=== Extrait ===

· · ·

Ces mots, dits avec la pureté cristalline qui l’a toujours accompagné, coupaient aussi court aux incompréhensions et fantaisies truculentes. Et ils obligeront indubitablement à beaucoup de réflexion de la part des canonistes et théologiens dans le futur immédiat. « Aimer l’Église signifie aussi avoir le courage de prendre des décisions difficiles, endurées, en mettant toujours en avant le bien de l’Église et non celui de soi-même ».
Des décisions difficiles… Il ne s’agit pas, par conséquent, du repos mérité d’un vieillard à la limite de ses forces, mais du pas conscient et du sacrifice de celui qui a compris que le Seigneur voulait ouvrir un chapitre nouveau dans cette histoire où il fut toujours un simple travailleur de la vigne, qui y a transpiré.

La vérité est que Joseph Ratzinger a toujours expliqué avec patience et humilité chacun de ses pas sans se défendre derrière des bannières et des structures, car il savait très bien que le travail du Pêcheur n’a rien à voir avec l’arbitraire ou la domination. La forme de ce dialogue serein du dernier mercredi sur la place Saint Pierre, marqué par un réalisme qui transpire la gratitude et l'espérance, m’a fait penser à un autre dialogue dramatique, peut-être unique en son genre dans la déjà longue histoire de la papauté : je fais référence à la lettre écrite le 10 mars 2009 aux évêques de l’Église Catholique, au motif de la rémission de l’excommunication des quatre évêques qui avaient été consacrés par l’archevêque français Marcel Lefebvre en 1988 (1).

Peut-être les mois de février et mars 2009 avaient-ils été les plus amers de son pontificat. Après une décision qui prétendait faire se rapprocher la guérison d’une blessure qui suppurait depuis déjà plus vingt ans, en aplanissant le chemin de retour à la maison pour les partisans de Lefebvre, le pape a éprouvé dans sa chair ce qu’est la solitude ultime de son ministère. Mais pas seulement : également la solitude, fruit de la fuite de ceux qui auraient du le protéger, de la lâcheté, de la calomnie et du calcul mesquin de combien, à l’intérieur et à l’extérieur de l’Église.

· · ·

=== Données enregistrées ===
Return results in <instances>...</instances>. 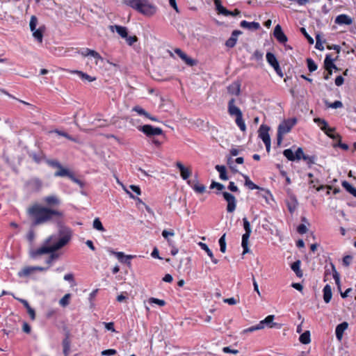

· · ·

=== Consigne 1 ===
Recopiez le passage de l'extrait sur Joseph Ratzinger compris entre "Des décisions difficiles…" et "y a transpiré.", ces deux bornes incluses.
=== Consigne 2 ===
D'après l'extrait sur Joseph Ratzinger, les affirmations suivantes sont-elles vraies ? Pour chacune, répondez par oui ou non et citez les mots de l'extrait qui tranchent. (a) La lettre aux évêques de l'Église catholique date du 10 mars 2009. (b) L'extrait décrit le geste du pape comme le repos mérité d'un vieillard à bout de forces. (c) Marcel Lefebvre a consacré les quatre évêques en 1990.
=== Consigne 3 ===
Écrivez la suite de l'extrait sur Joseph Ratzinger, à partir de sa dernière phrase.

=== Réponse 1 ===
Des décisions difficiles… Il ne s’agit pas, par conséquent, du repos mérité d’un vieillard à la limite de ses forces, mais du pas conscient et du sacrifice de celui qui a compris que le Seigneur voulait ouvrir un chapitre nouveau dans cette histoire où il fut toujours un simple travailleur de la vigne, qui y a transpiré.

=== Réponse 2 ===
(a) Oui : « la lettre écrite le 10 mars 2009 aux évêques de l’Église Catholique ».
(b) Non : « Il ne s’agit pas, par conséquent, du repos mérité d’un vieillard à la limite de ses forces ».
(c) Non : « consacrés par l’archevêque français Marcel Lefebvre en 1988 ».

=== Réponse 3 ===
« Les catholiques aussi, qui, dans le fond, auraient pu mieux savoir comme sont les choses, ont pensé qu’ils devaient me blesser avec une hostilité disposée à l’attaque ». Et à un autre moment il n’hésite pas à évoquer le reproche de Saint Paul aux Galates, quand il les avertit du risque de se mordre et de se dévorer mutuellement (2). C’est ainsi que s’était exprimé, sans défenses du monde, le Pasteur de l’Église universelle, cloué ces jours-là au pilori, accusé de mévendre le Concile, d’insulter les Juifs et de fracturer cette Église pour l’unité de laquelle il a toujours été, lui, disposé à donner sa propre vie.

Sa lettre à tous les évêques m’a fait pensé à l’Apologie pro vita sua du bienheureux J. H. Newman, même si, bien sûr, le génial converti anglais ne s’était pas assis sur le Siège Apostolique. Dans ces lignes explosait toute la puissance de la raison de Ratzinger, mais aussi son amour passionné pour le Christ et l’Église. « Était-ce et est-ce vraiment se tromper que sortir à la rencontre du frère qui « exprime des plaintes contre toi », et chercher la réconciliation ?... Peut-il être totalement erroné le fait de s’engager dans la dissolution des rigidités et des restrictions, pour donner un espace à ce qu’il y a de positif et de récupérable pour l’ensemble ? … Devons-nous réellement les laisser (les partisans de Lefebvre) tranquillement aller à la dérive loin de l’Église ? … Pouvons-nous simplement les exclure comme un groupe marginal radical, de la recherche de la réconciliation et de l’unité ? Qu’en sera-t-il d’eux ensuite ? ». Nous savons comment ils ont répondu après, ces frères… mais c’est une autre histoire.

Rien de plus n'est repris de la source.